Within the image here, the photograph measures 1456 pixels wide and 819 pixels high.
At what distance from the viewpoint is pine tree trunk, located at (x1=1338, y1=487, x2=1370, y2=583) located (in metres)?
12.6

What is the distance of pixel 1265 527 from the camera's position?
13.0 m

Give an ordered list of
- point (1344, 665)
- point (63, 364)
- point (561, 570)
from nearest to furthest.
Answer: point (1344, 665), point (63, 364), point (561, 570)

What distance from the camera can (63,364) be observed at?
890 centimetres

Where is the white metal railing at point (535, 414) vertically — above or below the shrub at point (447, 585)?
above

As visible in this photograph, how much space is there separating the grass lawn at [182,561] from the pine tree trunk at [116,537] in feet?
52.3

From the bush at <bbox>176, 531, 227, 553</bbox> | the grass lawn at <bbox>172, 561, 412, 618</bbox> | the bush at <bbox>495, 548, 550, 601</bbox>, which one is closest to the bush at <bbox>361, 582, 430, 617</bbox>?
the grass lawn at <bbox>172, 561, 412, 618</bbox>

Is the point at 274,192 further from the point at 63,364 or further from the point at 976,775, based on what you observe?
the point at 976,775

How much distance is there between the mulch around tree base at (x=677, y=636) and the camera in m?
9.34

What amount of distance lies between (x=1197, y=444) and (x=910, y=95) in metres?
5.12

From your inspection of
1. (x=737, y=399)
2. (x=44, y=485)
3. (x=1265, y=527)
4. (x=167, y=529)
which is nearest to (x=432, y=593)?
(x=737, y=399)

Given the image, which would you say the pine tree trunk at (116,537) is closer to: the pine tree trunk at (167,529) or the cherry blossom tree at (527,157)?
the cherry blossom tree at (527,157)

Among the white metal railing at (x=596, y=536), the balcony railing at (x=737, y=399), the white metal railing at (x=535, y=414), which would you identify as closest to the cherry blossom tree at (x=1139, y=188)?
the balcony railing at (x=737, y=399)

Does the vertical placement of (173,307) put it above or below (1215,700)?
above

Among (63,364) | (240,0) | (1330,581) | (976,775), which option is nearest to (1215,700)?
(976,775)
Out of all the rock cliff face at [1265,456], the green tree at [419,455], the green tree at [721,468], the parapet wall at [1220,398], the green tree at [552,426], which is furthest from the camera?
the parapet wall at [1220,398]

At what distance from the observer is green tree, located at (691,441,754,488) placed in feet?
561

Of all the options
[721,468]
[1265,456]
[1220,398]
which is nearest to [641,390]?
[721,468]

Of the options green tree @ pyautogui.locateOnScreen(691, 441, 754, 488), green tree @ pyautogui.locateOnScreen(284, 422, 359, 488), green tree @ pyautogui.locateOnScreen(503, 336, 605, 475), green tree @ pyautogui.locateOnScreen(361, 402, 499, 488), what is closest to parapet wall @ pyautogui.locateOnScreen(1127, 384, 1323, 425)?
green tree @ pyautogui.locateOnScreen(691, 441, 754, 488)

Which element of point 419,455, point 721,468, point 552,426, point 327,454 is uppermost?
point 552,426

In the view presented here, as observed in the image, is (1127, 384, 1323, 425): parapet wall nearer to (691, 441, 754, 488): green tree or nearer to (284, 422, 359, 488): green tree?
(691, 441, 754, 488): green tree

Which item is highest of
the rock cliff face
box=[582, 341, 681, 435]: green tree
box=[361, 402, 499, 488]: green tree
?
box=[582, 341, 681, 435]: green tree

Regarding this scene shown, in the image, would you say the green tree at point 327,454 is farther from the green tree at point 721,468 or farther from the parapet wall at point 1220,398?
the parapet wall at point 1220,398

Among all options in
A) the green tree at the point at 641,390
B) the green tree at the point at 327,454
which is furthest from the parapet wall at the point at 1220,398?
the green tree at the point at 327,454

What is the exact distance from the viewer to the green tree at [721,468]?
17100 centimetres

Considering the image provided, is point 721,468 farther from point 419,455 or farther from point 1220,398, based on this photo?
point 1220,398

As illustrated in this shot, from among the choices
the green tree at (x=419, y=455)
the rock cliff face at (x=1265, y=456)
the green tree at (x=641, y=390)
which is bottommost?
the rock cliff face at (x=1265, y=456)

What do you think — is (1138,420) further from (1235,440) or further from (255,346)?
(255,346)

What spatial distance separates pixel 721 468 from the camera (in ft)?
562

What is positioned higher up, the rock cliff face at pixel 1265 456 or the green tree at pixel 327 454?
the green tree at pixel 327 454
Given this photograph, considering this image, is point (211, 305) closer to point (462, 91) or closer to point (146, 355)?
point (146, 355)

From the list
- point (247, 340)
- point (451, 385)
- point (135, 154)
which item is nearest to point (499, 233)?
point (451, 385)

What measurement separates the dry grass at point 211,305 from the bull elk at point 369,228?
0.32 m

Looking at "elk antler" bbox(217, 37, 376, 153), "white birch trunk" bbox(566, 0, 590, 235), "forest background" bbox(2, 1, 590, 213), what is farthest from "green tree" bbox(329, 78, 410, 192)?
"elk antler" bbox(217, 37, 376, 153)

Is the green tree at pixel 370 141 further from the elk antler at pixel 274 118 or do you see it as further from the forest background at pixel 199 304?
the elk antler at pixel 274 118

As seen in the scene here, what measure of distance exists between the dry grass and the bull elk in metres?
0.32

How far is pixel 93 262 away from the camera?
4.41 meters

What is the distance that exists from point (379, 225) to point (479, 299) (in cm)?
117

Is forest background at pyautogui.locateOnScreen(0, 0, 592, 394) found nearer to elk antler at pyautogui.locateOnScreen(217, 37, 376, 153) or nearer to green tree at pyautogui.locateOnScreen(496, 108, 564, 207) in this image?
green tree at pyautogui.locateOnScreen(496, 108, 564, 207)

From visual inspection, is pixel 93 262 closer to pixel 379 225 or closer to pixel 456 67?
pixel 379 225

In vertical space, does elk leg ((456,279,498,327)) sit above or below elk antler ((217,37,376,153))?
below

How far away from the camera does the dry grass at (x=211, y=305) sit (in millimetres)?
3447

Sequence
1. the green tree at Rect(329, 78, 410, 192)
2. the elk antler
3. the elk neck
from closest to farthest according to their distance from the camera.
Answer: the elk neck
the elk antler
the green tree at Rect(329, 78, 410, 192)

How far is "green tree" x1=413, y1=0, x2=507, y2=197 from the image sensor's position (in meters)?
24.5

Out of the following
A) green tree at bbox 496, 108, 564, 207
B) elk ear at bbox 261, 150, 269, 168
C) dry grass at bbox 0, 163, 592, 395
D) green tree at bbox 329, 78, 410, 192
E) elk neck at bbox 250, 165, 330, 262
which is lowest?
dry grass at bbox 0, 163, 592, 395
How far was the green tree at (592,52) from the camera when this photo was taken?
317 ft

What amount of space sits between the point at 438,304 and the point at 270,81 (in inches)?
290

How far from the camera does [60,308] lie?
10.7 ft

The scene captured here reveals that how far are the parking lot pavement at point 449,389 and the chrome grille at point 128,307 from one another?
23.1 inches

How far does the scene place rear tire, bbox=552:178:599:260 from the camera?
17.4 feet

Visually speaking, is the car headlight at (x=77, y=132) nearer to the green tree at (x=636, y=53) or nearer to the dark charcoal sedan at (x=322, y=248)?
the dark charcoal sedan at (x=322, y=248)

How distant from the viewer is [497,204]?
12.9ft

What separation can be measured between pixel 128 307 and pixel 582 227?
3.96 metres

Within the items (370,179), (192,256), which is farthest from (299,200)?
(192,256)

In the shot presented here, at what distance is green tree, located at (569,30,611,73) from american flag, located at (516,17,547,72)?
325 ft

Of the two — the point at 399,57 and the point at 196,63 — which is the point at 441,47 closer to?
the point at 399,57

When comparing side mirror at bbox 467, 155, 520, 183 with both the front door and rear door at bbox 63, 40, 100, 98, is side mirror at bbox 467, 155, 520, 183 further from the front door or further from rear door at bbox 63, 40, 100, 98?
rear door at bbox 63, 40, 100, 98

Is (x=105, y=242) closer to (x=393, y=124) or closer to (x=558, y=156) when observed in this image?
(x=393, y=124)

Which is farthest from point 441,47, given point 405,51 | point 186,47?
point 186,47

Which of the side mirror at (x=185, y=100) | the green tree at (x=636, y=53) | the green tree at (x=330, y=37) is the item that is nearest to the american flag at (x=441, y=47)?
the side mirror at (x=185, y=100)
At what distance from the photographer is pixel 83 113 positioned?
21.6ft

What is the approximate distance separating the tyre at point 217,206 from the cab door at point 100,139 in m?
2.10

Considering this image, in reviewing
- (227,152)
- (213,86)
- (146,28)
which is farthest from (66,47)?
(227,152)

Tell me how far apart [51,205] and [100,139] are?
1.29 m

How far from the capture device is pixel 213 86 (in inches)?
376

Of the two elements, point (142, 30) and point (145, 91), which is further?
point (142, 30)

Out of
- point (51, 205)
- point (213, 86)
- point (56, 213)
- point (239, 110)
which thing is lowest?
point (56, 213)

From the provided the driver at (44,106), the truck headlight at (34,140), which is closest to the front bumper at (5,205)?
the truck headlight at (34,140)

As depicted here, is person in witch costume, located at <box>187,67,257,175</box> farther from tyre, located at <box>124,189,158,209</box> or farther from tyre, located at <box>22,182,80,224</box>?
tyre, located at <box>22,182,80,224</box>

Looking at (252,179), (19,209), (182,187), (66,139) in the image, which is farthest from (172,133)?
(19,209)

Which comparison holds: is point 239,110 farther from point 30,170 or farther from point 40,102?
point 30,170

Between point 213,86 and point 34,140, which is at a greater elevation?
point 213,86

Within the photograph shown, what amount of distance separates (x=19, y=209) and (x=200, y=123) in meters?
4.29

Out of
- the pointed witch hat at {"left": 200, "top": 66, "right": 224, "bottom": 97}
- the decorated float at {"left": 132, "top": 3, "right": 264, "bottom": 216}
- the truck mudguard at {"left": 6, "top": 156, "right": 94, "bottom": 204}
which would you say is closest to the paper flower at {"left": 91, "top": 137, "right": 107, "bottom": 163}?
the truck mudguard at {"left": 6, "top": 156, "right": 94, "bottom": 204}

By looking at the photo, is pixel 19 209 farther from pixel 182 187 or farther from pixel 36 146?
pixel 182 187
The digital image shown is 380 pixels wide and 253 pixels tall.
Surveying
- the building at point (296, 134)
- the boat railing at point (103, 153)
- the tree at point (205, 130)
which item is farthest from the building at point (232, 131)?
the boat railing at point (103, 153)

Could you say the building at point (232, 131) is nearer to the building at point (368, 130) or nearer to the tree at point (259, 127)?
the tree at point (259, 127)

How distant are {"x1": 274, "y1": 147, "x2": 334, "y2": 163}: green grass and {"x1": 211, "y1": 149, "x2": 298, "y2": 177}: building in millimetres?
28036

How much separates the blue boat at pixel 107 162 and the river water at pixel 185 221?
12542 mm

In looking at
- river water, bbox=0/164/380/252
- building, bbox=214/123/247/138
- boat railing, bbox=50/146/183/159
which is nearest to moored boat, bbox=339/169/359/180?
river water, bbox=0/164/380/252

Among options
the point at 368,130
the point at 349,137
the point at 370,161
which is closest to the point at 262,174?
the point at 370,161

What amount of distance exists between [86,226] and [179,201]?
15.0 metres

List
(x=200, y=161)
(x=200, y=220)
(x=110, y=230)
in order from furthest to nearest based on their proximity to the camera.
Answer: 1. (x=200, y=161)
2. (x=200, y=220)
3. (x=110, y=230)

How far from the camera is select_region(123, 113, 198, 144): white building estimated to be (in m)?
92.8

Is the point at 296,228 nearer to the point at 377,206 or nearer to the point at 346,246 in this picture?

■ Task directions
Reproduce everything from the start of the rows down to the line containing "Answer: point (1344, 665), point", substituting "observer" for "viewpoint" and leaving all else unchanged.

■ Finished exercise
Within the image here, the photograph measures 1456 pixels wide and 819 pixels high.
At what distance from the observer is pine tree trunk, located at (x1=1338, y1=487, x2=1370, y2=583) located (in metres)?
12.6

What is the distance of pixel 1265 527 from the camera's position?
13.0 m

Give an ordered list of
- point (1344, 665)
- point (63, 364)
- point (561, 570)
from nearest to furthest.
Answer: point (1344, 665), point (63, 364), point (561, 570)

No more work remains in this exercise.